In Serbian oral tradition, fate often appears written on foreheads. A typical story tells of a man on the run from a plague personified as a woman. “It is not fated that I should kill you,” she says on catching him and seeing his forehead’s inscription. “You’ll be killed by a turtle.” Later, the man mows a field. His scythe hits a turtle, ricochets off its shell, and slices his leg. He dies soon after from blood poisoning.
Nearly forty years ago, the Coordination and Planning Division of Exxon Research and Engineering conducted a technical review of how fossil fuels influence climate. The study, which was distributed to Exxon’s top management, advocated for “major reductions in fossil-fuel consumption.” Unless that happened, the study concluded, “there are some potentially catastrophic events that must be considered. Once the effects are measurable, they might not be reversible.”
“If ever a loss at sea fell under the definition, in the terms of a bill of lading, of Act of God,” Joseph Conrad wrote, “this one does, in its magnitude, suddenness, and severity; and in the chastening influence it should have on the self-confidence of mankind.” The sentence ends the first paragraph of his 1912 essay “Some Reflections on the Loss of the Titanic.”

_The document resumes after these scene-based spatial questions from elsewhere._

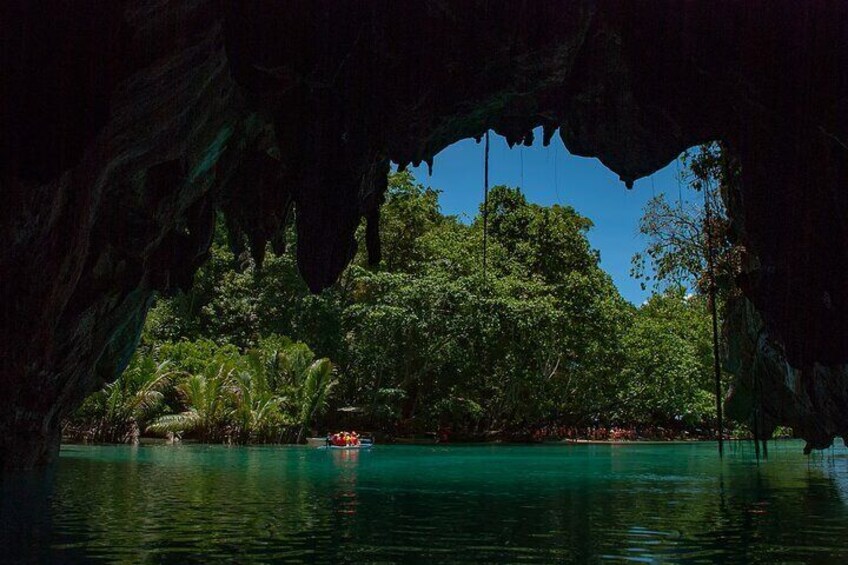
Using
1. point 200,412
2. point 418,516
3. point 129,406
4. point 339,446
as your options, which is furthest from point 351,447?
point 418,516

Julius Caesar was criticized for his loosely belted toga. “Beware the badly belted boy,” said Sulla; Cicero sneered at Caesar’s habit of “trailing the fringe of the toga on the ground like an effeminate.” His political rival Cato the Younger made a point of wearing a short toga with no tunic underneath, as was considered masculine. But a decade later it was common for young Roman men to grow goatees, wear flowing togas, and use “loosely belted” as a catchphrase.
The American English term wooden nutmeg, meaning “anything false or fraudulent,” dates from 1829, when Connecticut traders were known to place fake wooden nutmegs in batches of real ones to defraud customers.
While uniting rival clans into a nation in the third millennium bc, China’s Yellow Emperor is said to have established prohibitions against feuding by making a gruesome example of one rebellious leader—peeling the man’s skin off to use for target practice, stuffing his stomach to make a ball to kick around, and fermenting his flesh and bones into a bitter broth to drink.
“Considering how seldom people think of looking for sunset at all, and how seldom, if they do, they are in a position from which it can be fully seen,” it’s rare to witness an excellent one, John Ruskin argued in 1843. Evelyn Waugh saw a radiant pink sunset behind a shadow-gray Mount Etna in 1929. “Nothing I have ever seen in Art or Nature,” he wrote, “was quite so revolting.”
“To travel is to discover that everybody is wrong,” Aldous Huxley wrote, en route to Borneo, in his travelogue Jesting Pilate. “The philosophies, the civilizations, which seem, at a distance, so superior to those current at home, all prove on a close inspection to be in their own way just as hopelessly imperfect. That knowledge, which only travel can give, is worth, it seems to me, all the trouble, all the discomfort and expense of a circumnavigation.”
The first mass extinction on earth occurred around 2.5 billion years ago, when a photosynthesizing bacterium appeared and released so much oxygen into the atmosphere that anaerobic life was largely wiped out. This is often called the Great Oxygenation Event, the Oxygen Catastrophe, or the Oxygen Holocaust.
Although many New York City theaters closed during the influenza pandemic of 1918, Broadway’s Plymouth Theater went ahead with its October 3 premiere of Leo Tolstoy’s Redemption. Frustrated by the audience’s coughing at one performance, lead actor John Barrymore returned to the stage after intermission and threw a “fair-sized sea bass” into the crowd, shouting, “Busy yourselves with this, you damned walruses!”